_EXERCISE PROMPT_: Copy the following data exactly and drop the pictures.

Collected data
◇ ◇ ◇ ◇ ◇

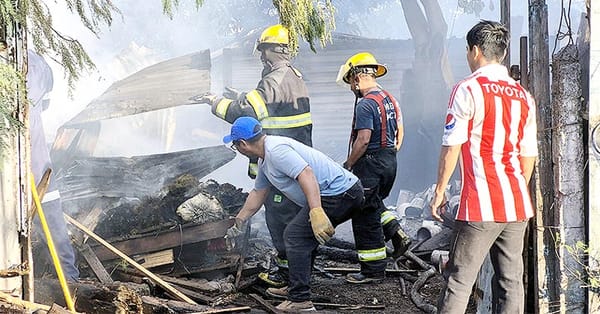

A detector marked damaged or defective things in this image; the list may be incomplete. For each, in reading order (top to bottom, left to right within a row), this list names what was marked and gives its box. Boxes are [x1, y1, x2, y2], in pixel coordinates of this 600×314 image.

burnt corrugated panel [65, 50, 211, 126]
charred wood plank [90, 218, 233, 260]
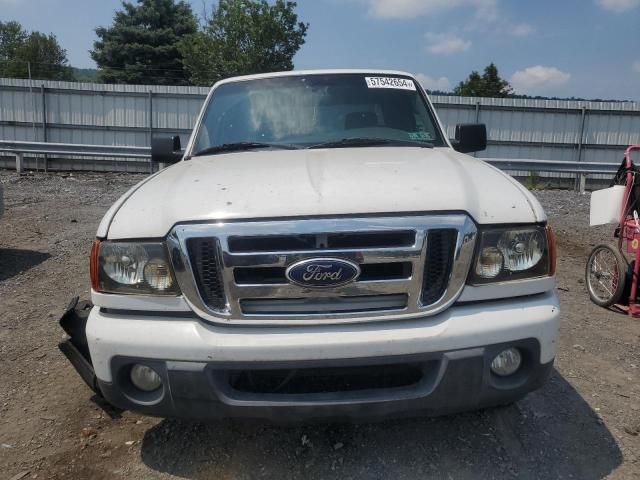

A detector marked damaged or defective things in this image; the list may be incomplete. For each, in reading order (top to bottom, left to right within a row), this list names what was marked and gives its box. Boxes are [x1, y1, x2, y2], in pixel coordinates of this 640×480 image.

damaged bumper corner [57, 298, 101, 396]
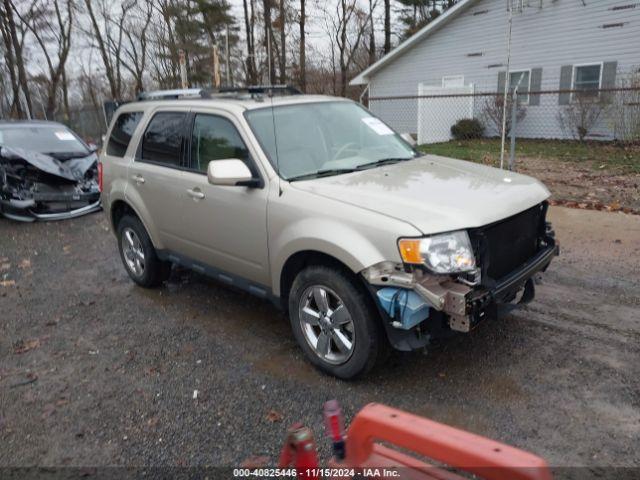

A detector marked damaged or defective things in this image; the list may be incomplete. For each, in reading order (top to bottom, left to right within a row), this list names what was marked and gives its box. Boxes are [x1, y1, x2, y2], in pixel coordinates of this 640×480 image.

crushed car hood [0, 145, 96, 181]
damaged front end [0, 145, 101, 222]
crushed car hood [290, 155, 552, 235]
damaged front end [362, 201, 556, 350]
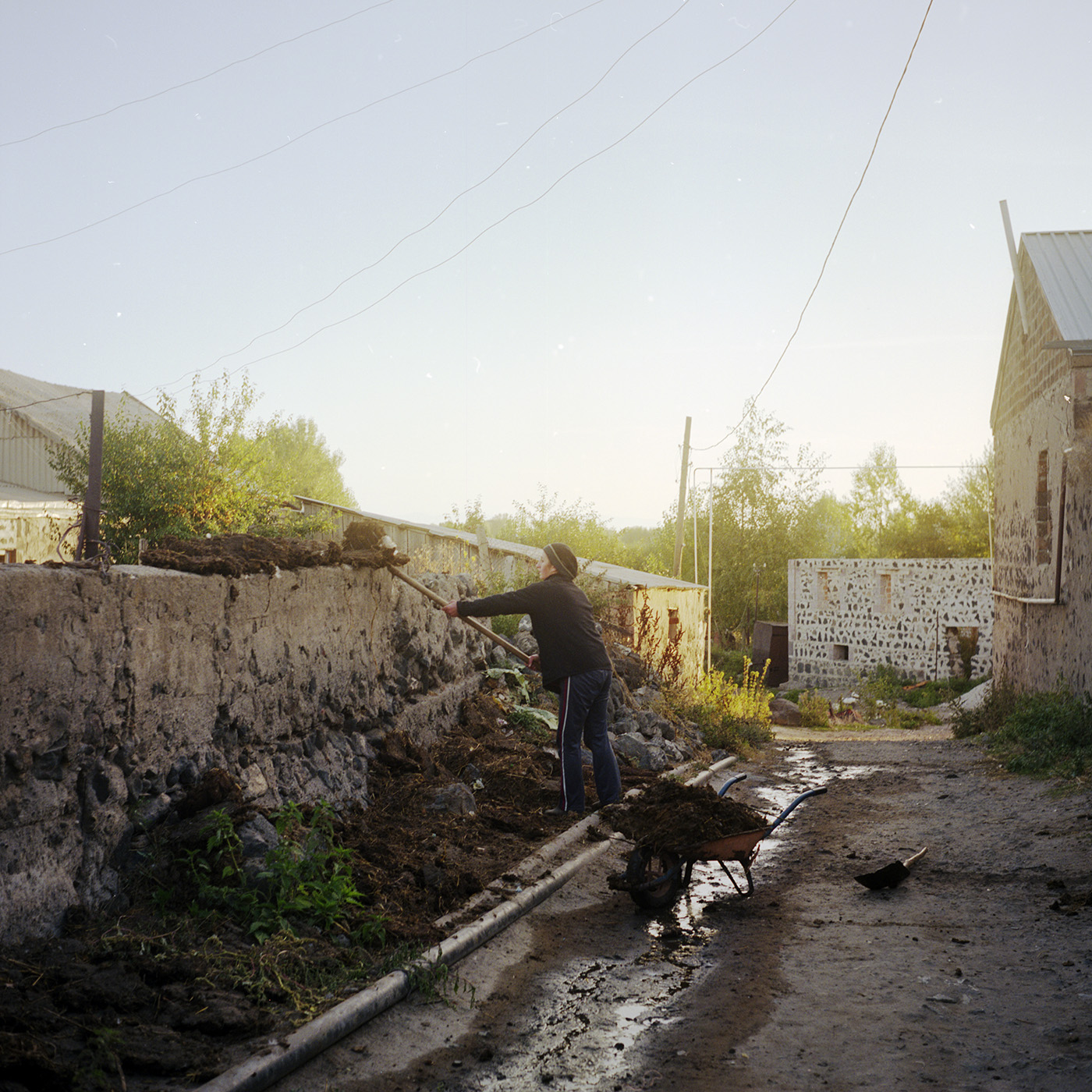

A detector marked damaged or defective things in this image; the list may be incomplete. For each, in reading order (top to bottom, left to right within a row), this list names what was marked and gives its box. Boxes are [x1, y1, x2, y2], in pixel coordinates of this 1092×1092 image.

rusty wheelbarrow tray [615, 782, 825, 908]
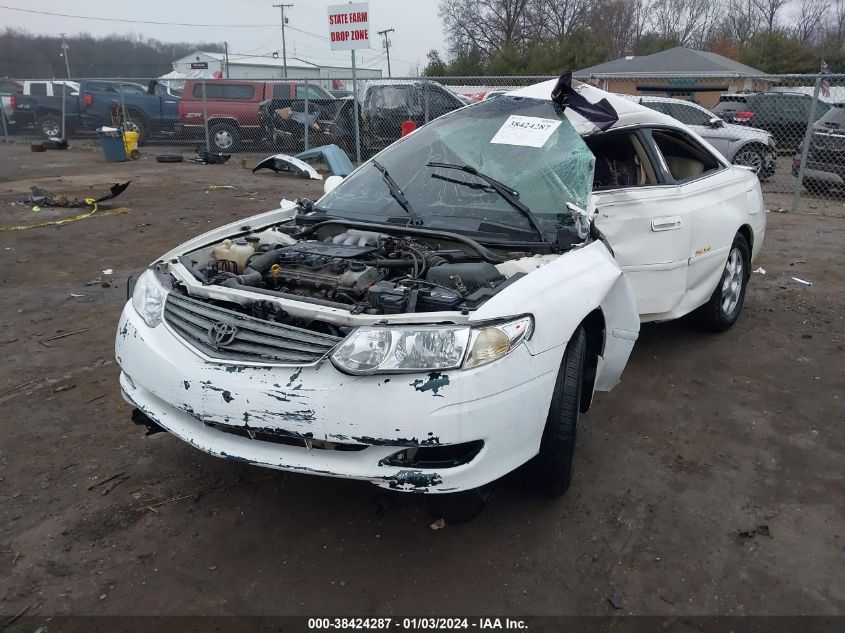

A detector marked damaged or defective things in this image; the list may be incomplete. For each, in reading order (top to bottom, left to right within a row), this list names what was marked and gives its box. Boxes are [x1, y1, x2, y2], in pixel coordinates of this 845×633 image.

damaged bumper [112, 302, 560, 494]
peeling paint [408, 370, 448, 396]
damaged white toyota [115, 76, 768, 506]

◇ ◇ ◇ ◇ ◇

_REPLY_:
A detector marked damaged or defective things in this image; the list may be incomplete. For each, in reading order (top to bottom, left to right within a row), this list names what was marked and gives its box. Boxes are [x1, y1, x2, y2], in pixel coordinates of this 600×314 image.

burnt corrugated panel [65, 50, 211, 126]
charred wood plank [90, 218, 233, 260]

A detector marked damaged or defective things in this image; the list may be incomplete. For each, in reading order (top to bottom, left to right within a row), this list names what was marked and gives its box. Boxes are [x1, y1, x2, y2], in pixel coordinates of this 640×480 image.

damaged bumper corner [57, 298, 101, 396]

A detector marked damaged or defective things in this image; the list may be incomplete. For each, in reading order (top to bottom, left to right within a row), this list names what was marked and gives its box. Boxes are [x1, y1, x2, y2], in pixel coordinates of this 640×480 image.

crushed car hood [0, 145, 96, 181]
damaged front end [0, 145, 101, 222]
crushed car hood [290, 155, 552, 235]
damaged front end [362, 201, 556, 350]

A detector marked damaged or defective things in this image; the list may be incomplete. For each, in reading order (top to bottom, left to right within a row), this list names what was marked and gives its box. Boxes are [x1, y1, x2, y2], in pixel coordinates of this 1092×1092 image.

rusty wheelbarrow tray [615, 782, 825, 908]

A detector marked damaged or defective things in this image; the list may be incomplete. For each, in reading order (top to bottom, left to right within a row), this list names what was marked and gives its box. Boxes are [x1, y1, x2, y2], in pixel coordinates of this 845×633 image.

damaged bumper [112, 302, 560, 494]
peeling paint [408, 370, 448, 396]
damaged white toyota [115, 76, 768, 506]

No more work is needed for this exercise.